When the nights begin to chill and the leaves turn color and begin to fall, my thoughts turn to All Hallows’ Eve. Not the rampant candy fest Halloween but the older holiday, the tridium of Allhallowtide, which lasts three days from 31 October to 2 November inclusive.that was layered over the ancient Celtic festival of the dead. A tridium is a three day religious feast and in many traditions of western Christianity, the liturgical celebration begins at Vespers on October 31st. Because November 1st was All Saints’ day, it was “hallowed” or holy, as was the evening before, hence All Hallow’s Eve. The following day, November 2nd is All Souls’ Day, the day which honors and remembers the ordinary mortals, rather than the lofty saints.
It was not until the eighth century that the Church appointed these days. It is thought this time of yeat was chosen to usurp the celabration of pagan festivals in northern Europe, like the Celtic Samhain and the Roman festival honoring Pomona. It does seem like an appropriate time of year regardless. The harvest is in and the fields are fallow, leaves are falling and the days are growing short. In an agrarian society, this was a time of year conducive to introspection. These were strictly solemn observances in most places and it was regarded as a time to be cautious of the night.
The modern trick or treat has migrated a very long wat from the original medieval door to door custom of “souling” where the poor and children would promise prayers for the departed in return for a souls cake, a small round cake of a type of shortbread. Variations of a chant were sung, from a basic “a soul cake, a soul cake, have mercy on all Christian souls for a soul cake,” to more elaboate songs with multiple verses. This year was very busy just before these days and I did not get to try making soul cakes as I wanted to. I did find a nice article here, with recipe and explanation that I saved to try, perhaps for Christmas as souling was also done them.
From another part of the world come a celebration both solemn and festive. I am really fond of the Mexican Dia de Muertos. Originating in southern Mexico it has to northern Mexico and the United Sates as well as other Latin America countries. With the encouagement of the church the original Aztec day of the dead in summer was integrated into the autumn liturgical holy days.

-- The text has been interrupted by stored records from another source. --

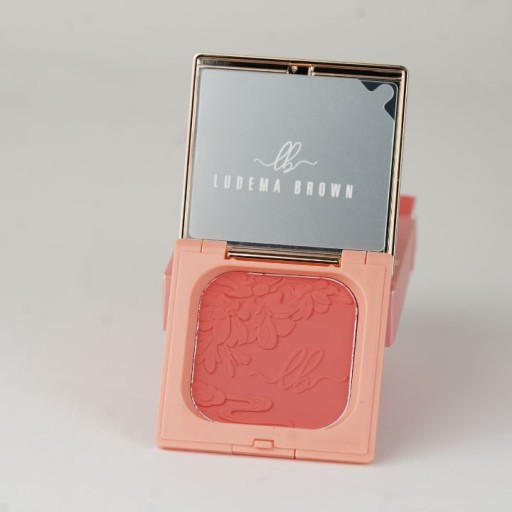 بلاشر باودر Blusher Powder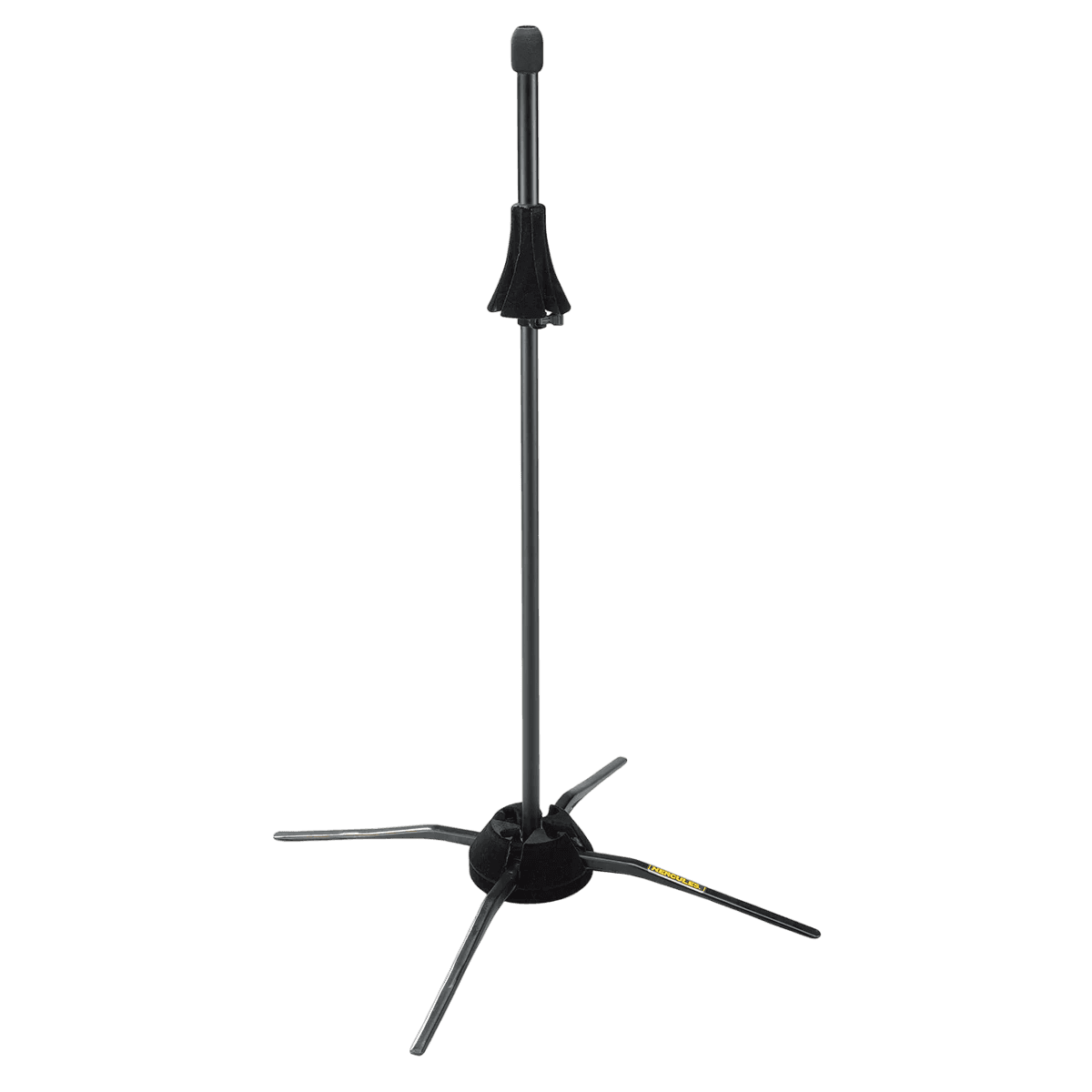 HERCULES DS420B TRAVLITE TROMBONE STAND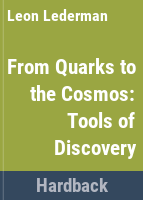 From_quarks_to_the_cosmos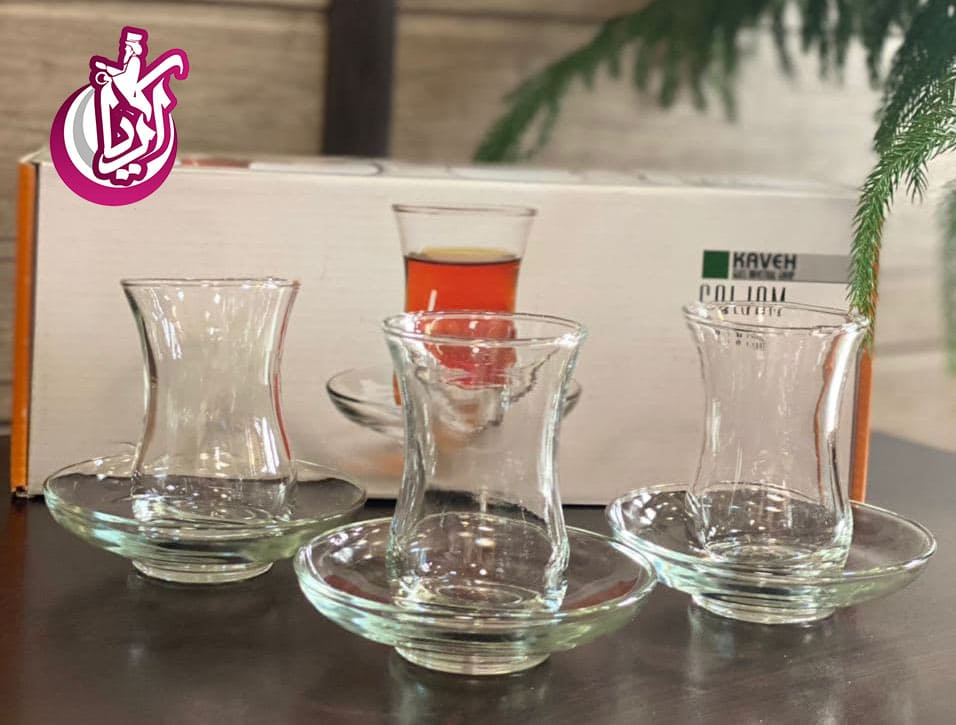 sale-of-cups-and-saucer-of-goljam-without-handle-pic-2 استکان و نعلبکی گلجام بدون دسته در کیفیت عالی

It is a family oriented holiday, cemetaries are visited and grave tidied up and decorated and deceased family members remembered. Remembrance altars called ofrendas are built at the cemetary or in the home with the favorite foods and drinks and small personal items of the departed. They are decorated with Mexican marigolds, sugar skull candies and pan de muertos (bread of the dead). Our family is spread out and most of us do not live near the graves of our people. My mother wished to be cremated and so there is no grave.This year I was invited to an ancestor ceremony based on a native American model. The leader had permission to adapt the ceremony from the tribal elders she worked with. People ere so happy to share the stories of beloved family memebers. This inspired me to make a little ofrenda, putting up pictures of my grandparents, my mother and aunts and uncles who have gone. Not as elaborate as the fancy Mexican versions, I enjoyed doing it and next year will try to add the marigolds, sugar skulls and make the pan day muertos, which is basically a sweet bread recipe. I found one I liked here. I know there are regional variations, it would be fun to explore them. I don’t know where I would get sugar skulls locally but a friend told me there are kits with molds to make your own. I would love to make time for doing that next year.